Grandes generais costumam entrar para a História pelo modo ousado como mudaram o rumo de uma batalha, pela inovação de suas técnicas e estratégias, pela dimensão de suas conquistas ou pela forma como impuseram sua força aos adversários. Com o prussiano Carl Von Clausewitz, foi diferente. Ele lutou mais de uma vez contra as tropas de Napoleão, na Rússia e em Waterloo, e ajudou a reorganizar o Exército da Prússia no início do século 19. Tinha sólida experiência no campo de batalha e demonstrava frieza e coragem invejáveis no front. Mas, ironicamente, não ficou famoso por suas ações.

Estudioso, devorava livros como poucos.

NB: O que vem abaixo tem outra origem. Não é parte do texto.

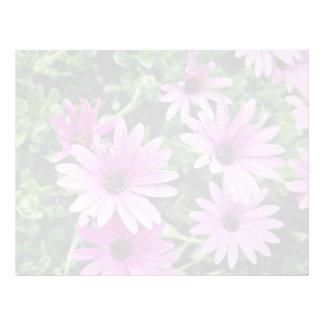 Cactus flores de Osteospermum Plantillas De Membrete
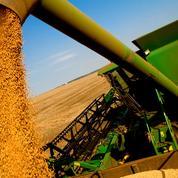 Le soja chute, le blé grimpe après des rapports sur les stocks et la production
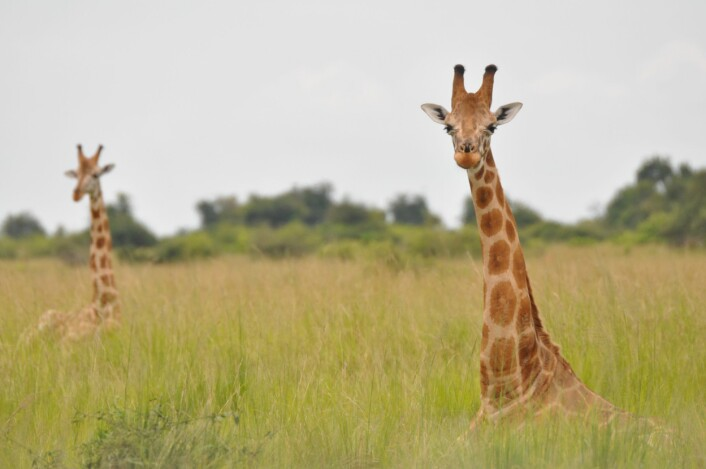 Fra underart av sjiraff til underart av nordlig sjiraff, men med samme latinske navn, heldigvis: <em>Giraffa camelopardalis camelopardalis</em>. (Foto: Julian Fennessy)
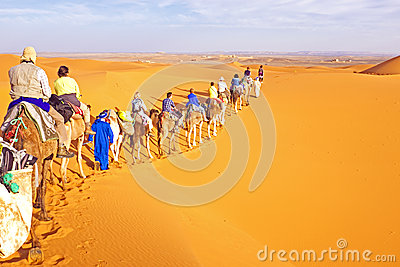 Camel caravan going through the sand dunes in the Sahara Desert Editorial Stock Image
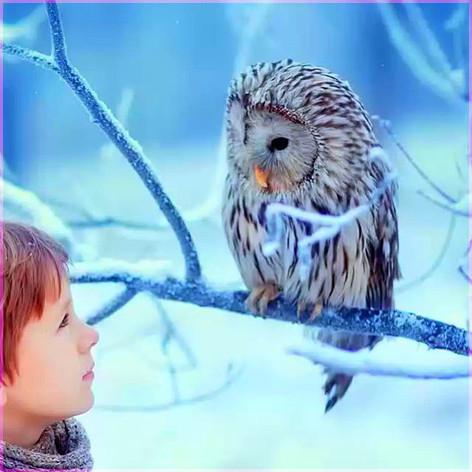 Мальчик и сова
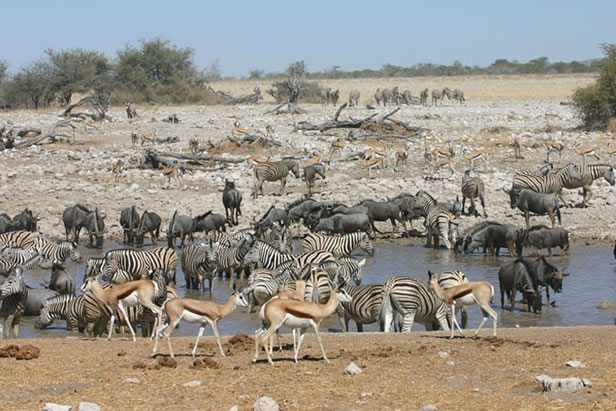 Game safari in Etosha National Park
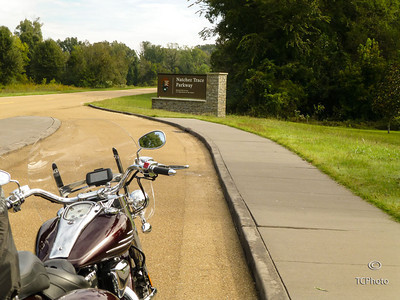 Along the Natchez Trace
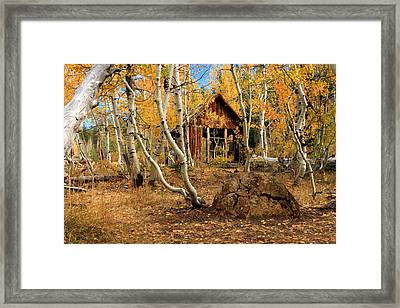 Old Cabin In The Aspens Framed Print by James Eddy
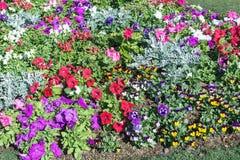 Κήπος λουλουδιών στην κοιλάδα Στοκ φωτογραφία με δικαίωμα ελεύθερης χρήσης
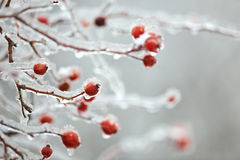 Frozen briar Stock Photography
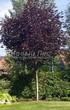 Посадка крупномеров Клена остролистного Роял Ред (Acer platanoides 'Royal Red') -201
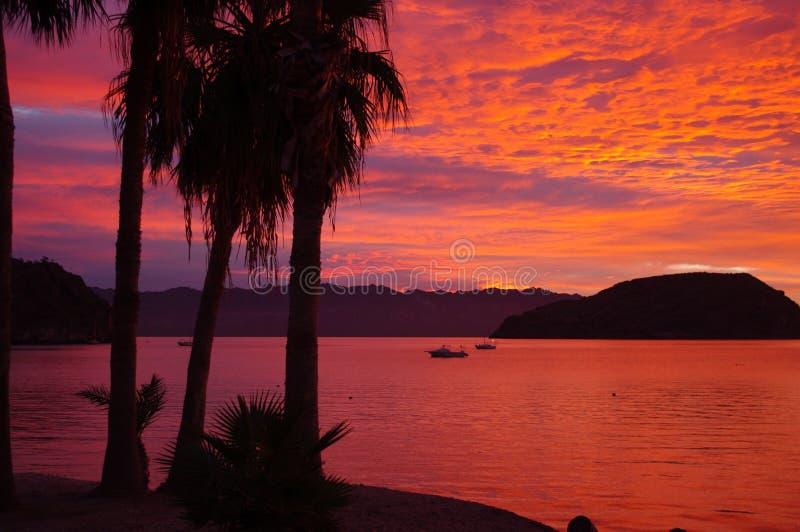 Soluppgång i Baja, prärievargfjärd royaltyfria bilder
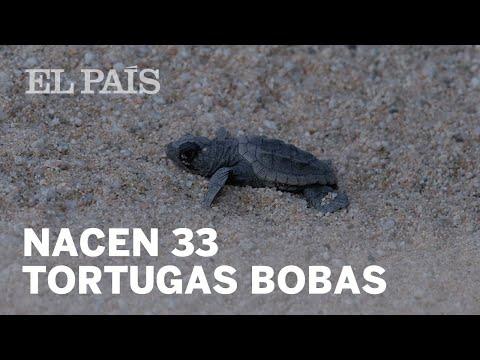 Nacen 33 ejemplares de tortuga boba en Mataró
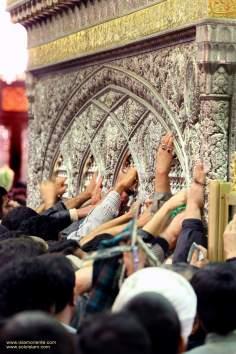 Santuario del imam Reda (a.s) / Tumba en la ciudad santa de Mashhad - 101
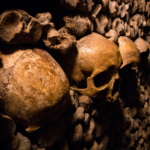 The Importance of Horror Archaeology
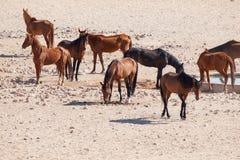The Namib Desert feral horses herd at waterhole near Aus, Namibia, Africa Royalty Free Stock Image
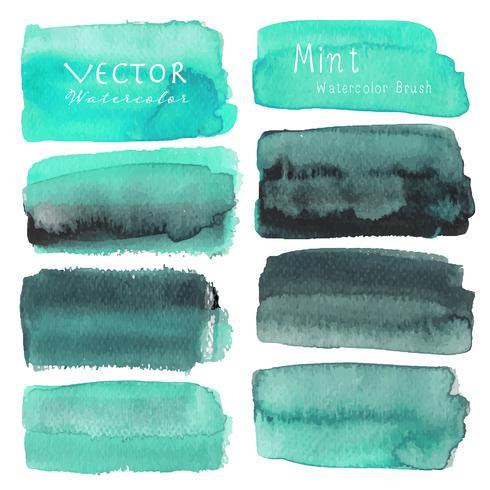 Set med mint akvarell på vit bakgrund, Borstslag akvarell, Vektor illustration.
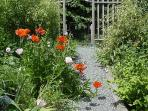 Path from suite Poppies in June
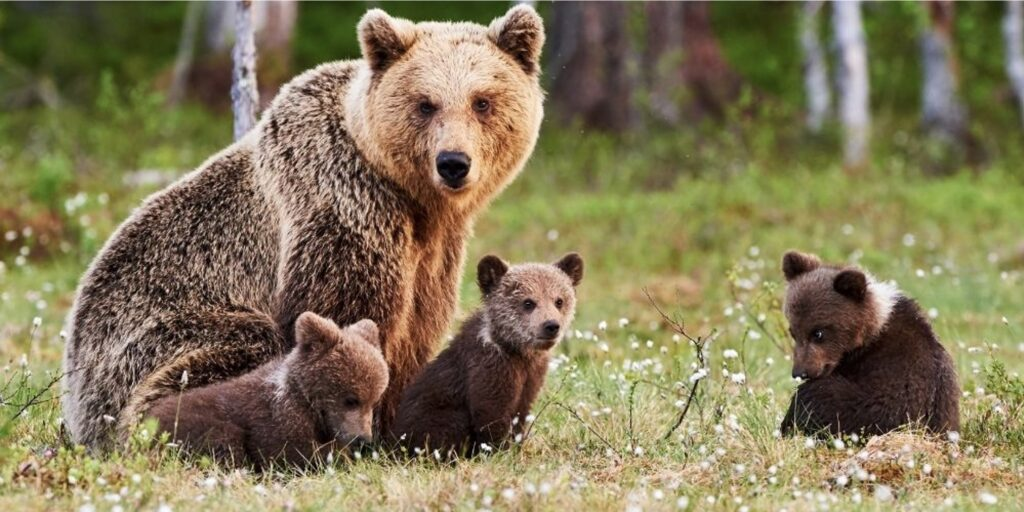momma brown bear and cubs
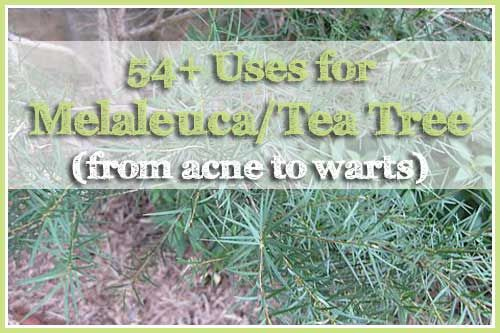 54+ Uses for Melaleuca Essential Oil (from acne to warts)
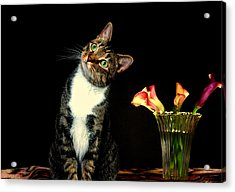 Quizzical Cat Acrylic Print by Linda Mcfarland
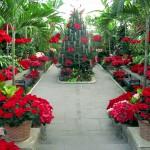 Planting Fields Arboretum's greenhouse is full of poinsettias.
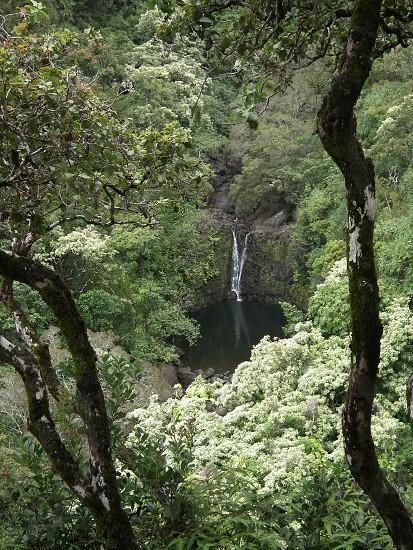 hawaii waterfall treesgreen photo
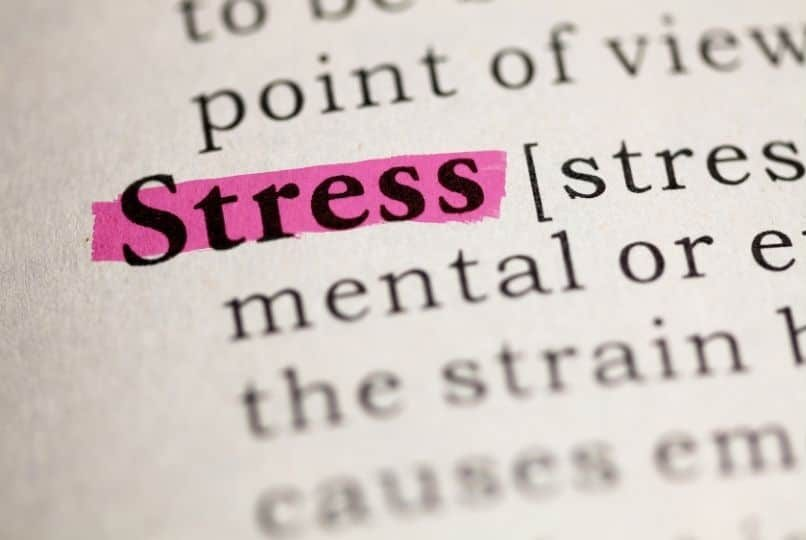 The History of Stress Gilbert AZ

E foi ao escrever um deles, Da Guerra, que se tornou um dos comandantes mais conhecidos do Ocidente. Clausewitz era também uma figura curiosa. Excessivamente tímido e bastante controverso, foi personagem secundário do romance Guerra e Paz, de Tolstoi. Alimentava um gosto especial por arte, ciência e educação. Sua obra, considerada ainda hoje o mais importante tratado teórico-militar de todos os tempos, já foi lida ou citada por uma lista de pensadores, escritores e militares – como o Duque de Wellington, George Patton, Lenin, Hitler, Mao Tsé-tung, Dwight Eisenhower e Henry Kissinger, entre outros.

O gosto de Clausewitz pelas armas apareceu na infância. A carreira do general prussiano começou cedo, logo aos 12 anos, participando de seu primeiro combate um ano depois. Em 1795, aos 15, a guerra contra a França revolucionária levou o então cadete a uma reclusão de cinco anos, consumidos com a leitura sobre os mais diversos assuntos. Ao sair, suas habilidades abriram-lhe portas rapidamente. Ingressou no Instituto para Jovens Oficiais de Berlim (que mais tarde faria parte da famosa Kriegsakademie, a academia de guerra alemã) e foi nomeado oficial-ajudante do príncipe Augusto da Prússia. Mas a mobilização do país para as guerras napoleônicas, a partir de 1806, afastaria Clausewitz da realeza e o levaria a uma distante jornada.

Mudança de farda

 

Naquele ano, o Exército prussiano ainda amargava os resultados das batalhas de Jena e Auerstadt. O país fora devastado pelo conflito e havia perdido metade de seu território. A Prússia tornara-se apenas um satélite da França e um grupo de oficiais, incluindo Clausewitz, acreditava que só uma profunda reforma social e militar poderia recuperar as terras tomadas. O rei Frederico III, no entanto, não compartilhava da mesma opinião – estava mais preocupado em manter sua posição do que promover uma cruzada nacionalista. A insatisfação de Clausewitz chegou ao limite em 1812, quando a coroa enviou tropas para lutar contra os russos ao lado de Napoleão. Junto com outros oficiais, o prussiano mudou de farda e foi servir no Exército russo, participando da sangrenta batalha de Borodino e testemunhando a retirada dos franceses de Moscou.

De volta à Prússia, ele foi reintegrado ao exército local com o título de coronel e estava pronto para desempenhar um papel fundamental na reformulação do Exército nacional. Nesse período Clausewitz embrenhou-se em combates seguidos: lutou em Ligny e teve um papel importante na retaguarda das ações em Wavre, ação que evitou que as forças do marechal Grouchy se reintegrassem às tropas de Napoleão, em Waterloo.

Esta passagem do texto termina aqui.